I can foresee two possible futures for the GPU. One favours nVidia and the ATI bit of AMD. In this future, the GPU slowly takes work away from the CPU until all the host does is handle interrupts. Then you have the "Intel will kill you all" scenario in which the world's number-one chipmaker grabs all the processors and stuff them on one chip, turning the graphics unit into a dumb pixel-sprayer.

Huang argued that CPUs have different needs that make it hard for them to compete with GPUs. They have caches and they need to make decisions quickly to stop applications from gumming up. For a CPU, latency is crucial. It needs an answer and it needs it now. A GPU works on tasks where throughput is everything but latency less of an issue.

"If the dataset is so large and we will be crunching on it for a while, then it will be highly unlikely that you will hit a data dependency that will hold everything up until you get an answer," said Huang.

GPUs do have to deal with memory delays because they don't have caches although they do have tiny chunks of local memory. But because you can wait a long time before a decision becomes crucial, a GPU can make heavy use of multithreading. Waiting for some data to turn up? Don't worry about, go and run the threads that have data onchip already.

For Huang, the difference between CPU and GPU is between two radically different approaches to processor design. "You have thousands of threads running on many cores versus very heavily cached one-, two- or four-processor machines. The two architectures became radically different," he said. Plus, he noted, Intel does not have much of a track record of breaking into markets that do not revolve around the x86.

What would you want to run on a machine with many processors sitting inside it? Physics is one thing and not necessarily just in games. "We believe that the next level of computer graphics will be based on how the world behaves and not how it looks," Huang claimed.

Another target is the 'creative consumer' - the people taking pictures and video and plopping them onto Flickr and YouTube. Parallel processing can attempt to rescue the images that got away and videos that got hit with over-enthusiastic compression. By looking at multiple versions of a photograph, smart processing could change the focus or bring an image into focus. Huang cited MotionDSP as a company that can take analyse YouTube videos and boost their apparent resolution. In effect, the software borrows pixels from adjacent frames to fill in missing details.

Vivoli claimed: "We took a 480p DVD video and, using the same technology, we created enough pixels for 1080p."

"Technologies like this make the GPU a more valuable companion to the CPU," Huang argued.

There is something for the gamers. Huang is becoming a big fan of the idea of stereoscopic displays for gaming.

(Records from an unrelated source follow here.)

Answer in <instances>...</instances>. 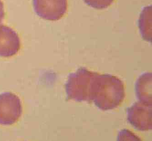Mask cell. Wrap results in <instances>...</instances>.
<instances>
[{
	"mask_svg": "<svg viewBox=\"0 0 152 141\" xmlns=\"http://www.w3.org/2000/svg\"><path fill=\"white\" fill-rule=\"evenodd\" d=\"M124 85L115 76L97 74L92 84L91 99L97 107L107 111L118 107L124 99Z\"/></svg>",
	"mask_w": 152,
	"mask_h": 141,
	"instance_id": "cell-1",
	"label": "cell"
},
{
	"mask_svg": "<svg viewBox=\"0 0 152 141\" xmlns=\"http://www.w3.org/2000/svg\"><path fill=\"white\" fill-rule=\"evenodd\" d=\"M97 74L83 67L70 74L65 85L68 98L76 102L92 101V84Z\"/></svg>",
	"mask_w": 152,
	"mask_h": 141,
	"instance_id": "cell-2",
	"label": "cell"
},
{
	"mask_svg": "<svg viewBox=\"0 0 152 141\" xmlns=\"http://www.w3.org/2000/svg\"><path fill=\"white\" fill-rule=\"evenodd\" d=\"M21 100L17 95L10 92L0 94V124L11 125L22 115Z\"/></svg>",
	"mask_w": 152,
	"mask_h": 141,
	"instance_id": "cell-3",
	"label": "cell"
},
{
	"mask_svg": "<svg viewBox=\"0 0 152 141\" xmlns=\"http://www.w3.org/2000/svg\"><path fill=\"white\" fill-rule=\"evenodd\" d=\"M36 13L42 19L57 21L61 19L67 9V0H33Z\"/></svg>",
	"mask_w": 152,
	"mask_h": 141,
	"instance_id": "cell-4",
	"label": "cell"
},
{
	"mask_svg": "<svg viewBox=\"0 0 152 141\" xmlns=\"http://www.w3.org/2000/svg\"><path fill=\"white\" fill-rule=\"evenodd\" d=\"M127 120L137 130L152 129V105L137 102L126 110Z\"/></svg>",
	"mask_w": 152,
	"mask_h": 141,
	"instance_id": "cell-5",
	"label": "cell"
},
{
	"mask_svg": "<svg viewBox=\"0 0 152 141\" xmlns=\"http://www.w3.org/2000/svg\"><path fill=\"white\" fill-rule=\"evenodd\" d=\"M19 36L14 30L5 25H0V57H11L21 48Z\"/></svg>",
	"mask_w": 152,
	"mask_h": 141,
	"instance_id": "cell-6",
	"label": "cell"
},
{
	"mask_svg": "<svg viewBox=\"0 0 152 141\" xmlns=\"http://www.w3.org/2000/svg\"><path fill=\"white\" fill-rule=\"evenodd\" d=\"M136 96L139 102L152 105V74L148 72L141 75L135 85Z\"/></svg>",
	"mask_w": 152,
	"mask_h": 141,
	"instance_id": "cell-7",
	"label": "cell"
},
{
	"mask_svg": "<svg viewBox=\"0 0 152 141\" xmlns=\"http://www.w3.org/2000/svg\"><path fill=\"white\" fill-rule=\"evenodd\" d=\"M151 6L144 8L139 20V27L142 38L151 42V22H152Z\"/></svg>",
	"mask_w": 152,
	"mask_h": 141,
	"instance_id": "cell-8",
	"label": "cell"
},
{
	"mask_svg": "<svg viewBox=\"0 0 152 141\" xmlns=\"http://www.w3.org/2000/svg\"><path fill=\"white\" fill-rule=\"evenodd\" d=\"M85 3L92 8L103 9L107 8L114 0H84Z\"/></svg>",
	"mask_w": 152,
	"mask_h": 141,
	"instance_id": "cell-9",
	"label": "cell"
},
{
	"mask_svg": "<svg viewBox=\"0 0 152 141\" xmlns=\"http://www.w3.org/2000/svg\"><path fill=\"white\" fill-rule=\"evenodd\" d=\"M117 141H142L136 134L129 130L124 129L118 133Z\"/></svg>",
	"mask_w": 152,
	"mask_h": 141,
	"instance_id": "cell-10",
	"label": "cell"
},
{
	"mask_svg": "<svg viewBox=\"0 0 152 141\" xmlns=\"http://www.w3.org/2000/svg\"><path fill=\"white\" fill-rule=\"evenodd\" d=\"M4 15V5L2 1L0 0V23L3 20Z\"/></svg>",
	"mask_w": 152,
	"mask_h": 141,
	"instance_id": "cell-11",
	"label": "cell"
}]
</instances>
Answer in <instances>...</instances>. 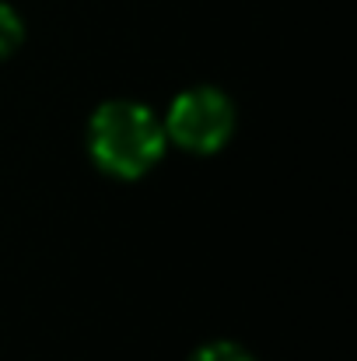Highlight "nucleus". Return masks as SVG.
Wrapping results in <instances>:
<instances>
[{"instance_id": "7ed1b4c3", "label": "nucleus", "mask_w": 357, "mask_h": 361, "mask_svg": "<svg viewBox=\"0 0 357 361\" xmlns=\"http://www.w3.org/2000/svg\"><path fill=\"white\" fill-rule=\"evenodd\" d=\"M21 39H25L21 18L14 14V7L0 4V56H11V53L21 46Z\"/></svg>"}, {"instance_id": "20e7f679", "label": "nucleus", "mask_w": 357, "mask_h": 361, "mask_svg": "<svg viewBox=\"0 0 357 361\" xmlns=\"http://www.w3.org/2000/svg\"><path fill=\"white\" fill-rule=\"evenodd\" d=\"M193 361H256L245 348H238L232 341H214V344H207V348H200Z\"/></svg>"}, {"instance_id": "f257e3e1", "label": "nucleus", "mask_w": 357, "mask_h": 361, "mask_svg": "<svg viewBox=\"0 0 357 361\" xmlns=\"http://www.w3.org/2000/svg\"><path fill=\"white\" fill-rule=\"evenodd\" d=\"M88 151L116 179H137L165 151V126L140 102H106L88 123Z\"/></svg>"}, {"instance_id": "f03ea898", "label": "nucleus", "mask_w": 357, "mask_h": 361, "mask_svg": "<svg viewBox=\"0 0 357 361\" xmlns=\"http://www.w3.org/2000/svg\"><path fill=\"white\" fill-rule=\"evenodd\" d=\"M235 130V106L218 88H189L182 92L165 120V137H172L179 147L211 154L228 144Z\"/></svg>"}]
</instances>
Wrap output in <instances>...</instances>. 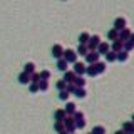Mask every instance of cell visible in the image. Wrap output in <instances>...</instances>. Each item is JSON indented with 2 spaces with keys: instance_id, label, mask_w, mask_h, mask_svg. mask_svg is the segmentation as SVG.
<instances>
[{
  "instance_id": "6da1fadb",
  "label": "cell",
  "mask_w": 134,
  "mask_h": 134,
  "mask_svg": "<svg viewBox=\"0 0 134 134\" xmlns=\"http://www.w3.org/2000/svg\"><path fill=\"white\" fill-rule=\"evenodd\" d=\"M74 117V122H75V127L77 129H84L86 127V116H84V112H79V111H75V114L72 116Z\"/></svg>"
},
{
  "instance_id": "7a4b0ae2",
  "label": "cell",
  "mask_w": 134,
  "mask_h": 134,
  "mask_svg": "<svg viewBox=\"0 0 134 134\" xmlns=\"http://www.w3.org/2000/svg\"><path fill=\"white\" fill-rule=\"evenodd\" d=\"M62 124H64V129H65L69 134L75 132V129H77V127H75V122H74V117H72V116H67Z\"/></svg>"
},
{
  "instance_id": "3957f363",
  "label": "cell",
  "mask_w": 134,
  "mask_h": 134,
  "mask_svg": "<svg viewBox=\"0 0 134 134\" xmlns=\"http://www.w3.org/2000/svg\"><path fill=\"white\" fill-rule=\"evenodd\" d=\"M62 59H64L67 64H74V62H77V54H75V50H72V49H67V50H64Z\"/></svg>"
},
{
  "instance_id": "277c9868",
  "label": "cell",
  "mask_w": 134,
  "mask_h": 134,
  "mask_svg": "<svg viewBox=\"0 0 134 134\" xmlns=\"http://www.w3.org/2000/svg\"><path fill=\"white\" fill-rule=\"evenodd\" d=\"M100 60V54L97 52V50H89L86 55V62L87 64H96V62Z\"/></svg>"
},
{
  "instance_id": "5b68a950",
  "label": "cell",
  "mask_w": 134,
  "mask_h": 134,
  "mask_svg": "<svg viewBox=\"0 0 134 134\" xmlns=\"http://www.w3.org/2000/svg\"><path fill=\"white\" fill-rule=\"evenodd\" d=\"M100 44V37L99 35H91V39H89V42H87V49L89 50H97V45Z\"/></svg>"
},
{
  "instance_id": "8992f818",
  "label": "cell",
  "mask_w": 134,
  "mask_h": 134,
  "mask_svg": "<svg viewBox=\"0 0 134 134\" xmlns=\"http://www.w3.org/2000/svg\"><path fill=\"white\" fill-rule=\"evenodd\" d=\"M86 64H84V62H74V69H72V72L75 74V75H84L86 74Z\"/></svg>"
},
{
  "instance_id": "52a82bcc",
  "label": "cell",
  "mask_w": 134,
  "mask_h": 134,
  "mask_svg": "<svg viewBox=\"0 0 134 134\" xmlns=\"http://www.w3.org/2000/svg\"><path fill=\"white\" fill-rule=\"evenodd\" d=\"M64 47H62L60 44H55L52 45V57L54 59H62V55H64Z\"/></svg>"
},
{
  "instance_id": "ba28073f",
  "label": "cell",
  "mask_w": 134,
  "mask_h": 134,
  "mask_svg": "<svg viewBox=\"0 0 134 134\" xmlns=\"http://www.w3.org/2000/svg\"><path fill=\"white\" fill-rule=\"evenodd\" d=\"M126 27H127V20H126L124 17H117V19L114 20V27L112 29H116V30L119 32V30H122V29H126Z\"/></svg>"
},
{
  "instance_id": "9c48e42d",
  "label": "cell",
  "mask_w": 134,
  "mask_h": 134,
  "mask_svg": "<svg viewBox=\"0 0 134 134\" xmlns=\"http://www.w3.org/2000/svg\"><path fill=\"white\" fill-rule=\"evenodd\" d=\"M111 50V44L109 42H104V40H100V44L97 45V52L100 54V55H106V54Z\"/></svg>"
},
{
  "instance_id": "30bf717a",
  "label": "cell",
  "mask_w": 134,
  "mask_h": 134,
  "mask_svg": "<svg viewBox=\"0 0 134 134\" xmlns=\"http://www.w3.org/2000/svg\"><path fill=\"white\" fill-rule=\"evenodd\" d=\"M111 50H112V52H121V50H124V42L122 40H119V39H117V40H114V42H112V44H111Z\"/></svg>"
},
{
  "instance_id": "8fae6325",
  "label": "cell",
  "mask_w": 134,
  "mask_h": 134,
  "mask_svg": "<svg viewBox=\"0 0 134 134\" xmlns=\"http://www.w3.org/2000/svg\"><path fill=\"white\" fill-rule=\"evenodd\" d=\"M65 117H67V114H65L64 109H57L55 114H54V119H55V122H64Z\"/></svg>"
},
{
  "instance_id": "7c38bea8",
  "label": "cell",
  "mask_w": 134,
  "mask_h": 134,
  "mask_svg": "<svg viewBox=\"0 0 134 134\" xmlns=\"http://www.w3.org/2000/svg\"><path fill=\"white\" fill-rule=\"evenodd\" d=\"M17 79H19V82H20V84H24V86H27V84H30V74L24 72V70H22V72L19 74V77H17Z\"/></svg>"
},
{
  "instance_id": "4fadbf2b",
  "label": "cell",
  "mask_w": 134,
  "mask_h": 134,
  "mask_svg": "<svg viewBox=\"0 0 134 134\" xmlns=\"http://www.w3.org/2000/svg\"><path fill=\"white\" fill-rule=\"evenodd\" d=\"M64 111H65V114H67V116H74V114H75V111H77V106H75L74 102H67V104H65V107H64Z\"/></svg>"
},
{
  "instance_id": "5bb4252c",
  "label": "cell",
  "mask_w": 134,
  "mask_h": 134,
  "mask_svg": "<svg viewBox=\"0 0 134 134\" xmlns=\"http://www.w3.org/2000/svg\"><path fill=\"white\" fill-rule=\"evenodd\" d=\"M94 67H96V70H97V75H99V74H104V72L107 70V64H106V62H100V60L96 62Z\"/></svg>"
},
{
  "instance_id": "9a60e30c",
  "label": "cell",
  "mask_w": 134,
  "mask_h": 134,
  "mask_svg": "<svg viewBox=\"0 0 134 134\" xmlns=\"http://www.w3.org/2000/svg\"><path fill=\"white\" fill-rule=\"evenodd\" d=\"M129 37H131V30H129L127 27L122 29V30H119V40L126 42V40H129Z\"/></svg>"
},
{
  "instance_id": "2e32d148",
  "label": "cell",
  "mask_w": 134,
  "mask_h": 134,
  "mask_svg": "<svg viewBox=\"0 0 134 134\" xmlns=\"http://www.w3.org/2000/svg\"><path fill=\"white\" fill-rule=\"evenodd\" d=\"M74 96H75L77 99H86V97H87L86 87H77V89H75V92H74Z\"/></svg>"
},
{
  "instance_id": "e0dca14e",
  "label": "cell",
  "mask_w": 134,
  "mask_h": 134,
  "mask_svg": "<svg viewBox=\"0 0 134 134\" xmlns=\"http://www.w3.org/2000/svg\"><path fill=\"white\" fill-rule=\"evenodd\" d=\"M122 131L127 132V134H134V122H132V121H127V122H124Z\"/></svg>"
},
{
  "instance_id": "ac0fdd59",
  "label": "cell",
  "mask_w": 134,
  "mask_h": 134,
  "mask_svg": "<svg viewBox=\"0 0 134 134\" xmlns=\"http://www.w3.org/2000/svg\"><path fill=\"white\" fill-rule=\"evenodd\" d=\"M74 79H75V74L72 72V70H65V72H64V81L67 84H72Z\"/></svg>"
},
{
  "instance_id": "d6986e66",
  "label": "cell",
  "mask_w": 134,
  "mask_h": 134,
  "mask_svg": "<svg viewBox=\"0 0 134 134\" xmlns=\"http://www.w3.org/2000/svg\"><path fill=\"white\" fill-rule=\"evenodd\" d=\"M57 69L62 70V72H65V70H69V64H67L64 59H57Z\"/></svg>"
},
{
  "instance_id": "ffe728a7",
  "label": "cell",
  "mask_w": 134,
  "mask_h": 134,
  "mask_svg": "<svg viewBox=\"0 0 134 134\" xmlns=\"http://www.w3.org/2000/svg\"><path fill=\"white\" fill-rule=\"evenodd\" d=\"M74 86L75 87H86V79H84V75H75Z\"/></svg>"
},
{
  "instance_id": "44dd1931",
  "label": "cell",
  "mask_w": 134,
  "mask_h": 134,
  "mask_svg": "<svg viewBox=\"0 0 134 134\" xmlns=\"http://www.w3.org/2000/svg\"><path fill=\"white\" fill-rule=\"evenodd\" d=\"M117 60H119V62H127L129 60V52H127V50H121V52H117Z\"/></svg>"
},
{
  "instance_id": "7402d4cb",
  "label": "cell",
  "mask_w": 134,
  "mask_h": 134,
  "mask_svg": "<svg viewBox=\"0 0 134 134\" xmlns=\"http://www.w3.org/2000/svg\"><path fill=\"white\" fill-rule=\"evenodd\" d=\"M86 74L89 75V77H96V75H97V70H96L94 64H87V67H86Z\"/></svg>"
},
{
  "instance_id": "603a6c76",
  "label": "cell",
  "mask_w": 134,
  "mask_h": 134,
  "mask_svg": "<svg viewBox=\"0 0 134 134\" xmlns=\"http://www.w3.org/2000/svg\"><path fill=\"white\" fill-rule=\"evenodd\" d=\"M89 39H91V34L89 32H82L81 35H79V44H84V45H86L87 42H89Z\"/></svg>"
},
{
  "instance_id": "cb8c5ba5",
  "label": "cell",
  "mask_w": 134,
  "mask_h": 134,
  "mask_svg": "<svg viewBox=\"0 0 134 134\" xmlns=\"http://www.w3.org/2000/svg\"><path fill=\"white\" fill-rule=\"evenodd\" d=\"M87 52H89V49H87V45H84V44H79L77 50H75L77 55H87Z\"/></svg>"
},
{
  "instance_id": "d4e9b609",
  "label": "cell",
  "mask_w": 134,
  "mask_h": 134,
  "mask_svg": "<svg viewBox=\"0 0 134 134\" xmlns=\"http://www.w3.org/2000/svg\"><path fill=\"white\" fill-rule=\"evenodd\" d=\"M107 39H109V40H112V42L117 40V39H119V32H117L116 29H111V30L107 32Z\"/></svg>"
},
{
  "instance_id": "484cf974",
  "label": "cell",
  "mask_w": 134,
  "mask_h": 134,
  "mask_svg": "<svg viewBox=\"0 0 134 134\" xmlns=\"http://www.w3.org/2000/svg\"><path fill=\"white\" fill-rule=\"evenodd\" d=\"M24 72L34 74V72H35V64H34V62H27V64L24 65Z\"/></svg>"
},
{
  "instance_id": "4316f807",
  "label": "cell",
  "mask_w": 134,
  "mask_h": 134,
  "mask_svg": "<svg viewBox=\"0 0 134 134\" xmlns=\"http://www.w3.org/2000/svg\"><path fill=\"white\" fill-rule=\"evenodd\" d=\"M106 60H107V62H116V60H117V54L112 52V50H109V52L106 54Z\"/></svg>"
},
{
  "instance_id": "83f0119b",
  "label": "cell",
  "mask_w": 134,
  "mask_h": 134,
  "mask_svg": "<svg viewBox=\"0 0 134 134\" xmlns=\"http://www.w3.org/2000/svg\"><path fill=\"white\" fill-rule=\"evenodd\" d=\"M69 97H70V94H69L67 91H59V99H60V100L69 102Z\"/></svg>"
},
{
  "instance_id": "f1b7e54d",
  "label": "cell",
  "mask_w": 134,
  "mask_h": 134,
  "mask_svg": "<svg viewBox=\"0 0 134 134\" xmlns=\"http://www.w3.org/2000/svg\"><path fill=\"white\" fill-rule=\"evenodd\" d=\"M49 81H40L39 82V91H42V92H47L49 91Z\"/></svg>"
},
{
  "instance_id": "f546056e",
  "label": "cell",
  "mask_w": 134,
  "mask_h": 134,
  "mask_svg": "<svg viewBox=\"0 0 134 134\" xmlns=\"http://www.w3.org/2000/svg\"><path fill=\"white\" fill-rule=\"evenodd\" d=\"M40 81H42V79H40V72H37V70H35L34 74H30V82H35V84H39Z\"/></svg>"
},
{
  "instance_id": "4dcf8cb0",
  "label": "cell",
  "mask_w": 134,
  "mask_h": 134,
  "mask_svg": "<svg viewBox=\"0 0 134 134\" xmlns=\"http://www.w3.org/2000/svg\"><path fill=\"white\" fill-rule=\"evenodd\" d=\"M91 132L92 134H106V127H104V126H96Z\"/></svg>"
},
{
  "instance_id": "1f68e13d",
  "label": "cell",
  "mask_w": 134,
  "mask_h": 134,
  "mask_svg": "<svg viewBox=\"0 0 134 134\" xmlns=\"http://www.w3.org/2000/svg\"><path fill=\"white\" fill-rule=\"evenodd\" d=\"M55 87L59 91H65V87H67V82L64 81V79H60V81H57V84H55Z\"/></svg>"
},
{
  "instance_id": "d6a6232c",
  "label": "cell",
  "mask_w": 134,
  "mask_h": 134,
  "mask_svg": "<svg viewBox=\"0 0 134 134\" xmlns=\"http://www.w3.org/2000/svg\"><path fill=\"white\" fill-rule=\"evenodd\" d=\"M29 91H30L32 94L39 92V84H35V82H30V84H29Z\"/></svg>"
},
{
  "instance_id": "836d02e7",
  "label": "cell",
  "mask_w": 134,
  "mask_h": 134,
  "mask_svg": "<svg viewBox=\"0 0 134 134\" xmlns=\"http://www.w3.org/2000/svg\"><path fill=\"white\" fill-rule=\"evenodd\" d=\"M40 79H42V81H49V79H50V70H42V72H40Z\"/></svg>"
},
{
  "instance_id": "e575fe53",
  "label": "cell",
  "mask_w": 134,
  "mask_h": 134,
  "mask_svg": "<svg viewBox=\"0 0 134 134\" xmlns=\"http://www.w3.org/2000/svg\"><path fill=\"white\" fill-rule=\"evenodd\" d=\"M132 49H134V44H132L131 40H126V42H124V50H127V52H131Z\"/></svg>"
},
{
  "instance_id": "d590c367",
  "label": "cell",
  "mask_w": 134,
  "mask_h": 134,
  "mask_svg": "<svg viewBox=\"0 0 134 134\" xmlns=\"http://www.w3.org/2000/svg\"><path fill=\"white\" fill-rule=\"evenodd\" d=\"M75 89H77V87H75V86H74V82H72V84H67V87H65V91H67V92H69V94H70V96H72V94H74V92H75Z\"/></svg>"
},
{
  "instance_id": "8d00e7d4",
  "label": "cell",
  "mask_w": 134,
  "mask_h": 134,
  "mask_svg": "<svg viewBox=\"0 0 134 134\" xmlns=\"http://www.w3.org/2000/svg\"><path fill=\"white\" fill-rule=\"evenodd\" d=\"M54 129H55L57 132L64 131V124H62V122H54Z\"/></svg>"
},
{
  "instance_id": "74e56055",
  "label": "cell",
  "mask_w": 134,
  "mask_h": 134,
  "mask_svg": "<svg viewBox=\"0 0 134 134\" xmlns=\"http://www.w3.org/2000/svg\"><path fill=\"white\" fill-rule=\"evenodd\" d=\"M129 40H131L132 44H134V32H131V37H129Z\"/></svg>"
},
{
  "instance_id": "f35d334b",
  "label": "cell",
  "mask_w": 134,
  "mask_h": 134,
  "mask_svg": "<svg viewBox=\"0 0 134 134\" xmlns=\"http://www.w3.org/2000/svg\"><path fill=\"white\" fill-rule=\"evenodd\" d=\"M114 134H127V132H124V131H122V129H119V131H116Z\"/></svg>"
},
{
  "instance_id": "ab89813d",
  "label": "cell",
  "mask_w": 134,
  "mask_h": 134,
  "mask_svg": "<svg viewBox=\"0 0 134 134\" xmlns=\"http://www.w3.org/2000/svg\"><path fill=\"white\" fill-rule=\"evenodd\" d=\"M59 134H69V132H67L65 129H64V131H60V132H59Z\"/></svg>"
},
{
  "instance_id": "60d3db41",
  "label": "cell",
  "mask_w": 134,
  "mask_h": 134,
  "mask_svg": "<svg viewBox=\"0 0 134 134\" xmlns=\"http://www.w3.org/2000/svg\"><path fill=\"white\" fill-rule=\"evenodd\" d=\"M132 122H134V114H132Z\"/></svg>"
},
{
  "instance_id": "b9f144b4",
  "label": "cell",
  "mask_w": 134,
  "mask_h": 134,
  "mask_svg": "<svg viewBox=\"0 0 134 134\" xmlns=\"http://www.w3.org/2000/svg\"><path fill=\"white\" fill-rule=\"evenodd\" d=\"M64 2H67V0H64Z\"/></svg>"
},
{
  "instance_id": "7bdbcfd3",
  "label": "cell",
  "mask_w": 134,
  "mask_h": 134,
  "mask_svg": "<svg viewBox=\"0 0 134 134\" xmlns=\"http://www.w3.org/2000/svg\"><path fill=\"white\" fill-rule=\"evenodd\" d=\"M72 134H75V132H72Z\"/></svg>"
},
{
  "instance_id": "ee69618b",
  "label": "cell",
  "mask_w": 134,
  "mask_h": 134,
  "mask_svg": "<svg viewBox=\"0 0 134 134\" xmlns=\"http://www.w3.org/2000/svg\"><path fill=\"white\" fill-rule=\"evenodd\" d=\"M89 134H92V132H89Z\"/></svg>"
}]
</instances>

Imagine the kind of GPU you need to run Crysis across not just one but two high-resolution displays.


The statement that "throughput is everything but latency less of an issue" is true when you limit the use of massively parallel computing architectures to simulating the real world. What if you want to deploy this sort of computing power to solve difficult control problems? For example those that require on-the-fly inversion of large matrices - an ideal candiate for data parallelism. Putting such parallel architectures into real-time control loops definitely needs a focus on latency. In reality there is a place for both approaches. This sort of argument is a distraction from the real challenge which is to simplify the programming of such parallel architectures.


The short answer is: don't use a GPU for latency-sensitive work. However, acceptable latency is in the eye of beholder. In 3D graphics, the device is churning out usable results from gigabytes of data 30-100 times a second. For a system controlling convection in a furnace, that's probably going to be plenty of headroom. Might not be so useful in an AGV, so maybe you dump the GPU and use FPGAs to get the acceleration.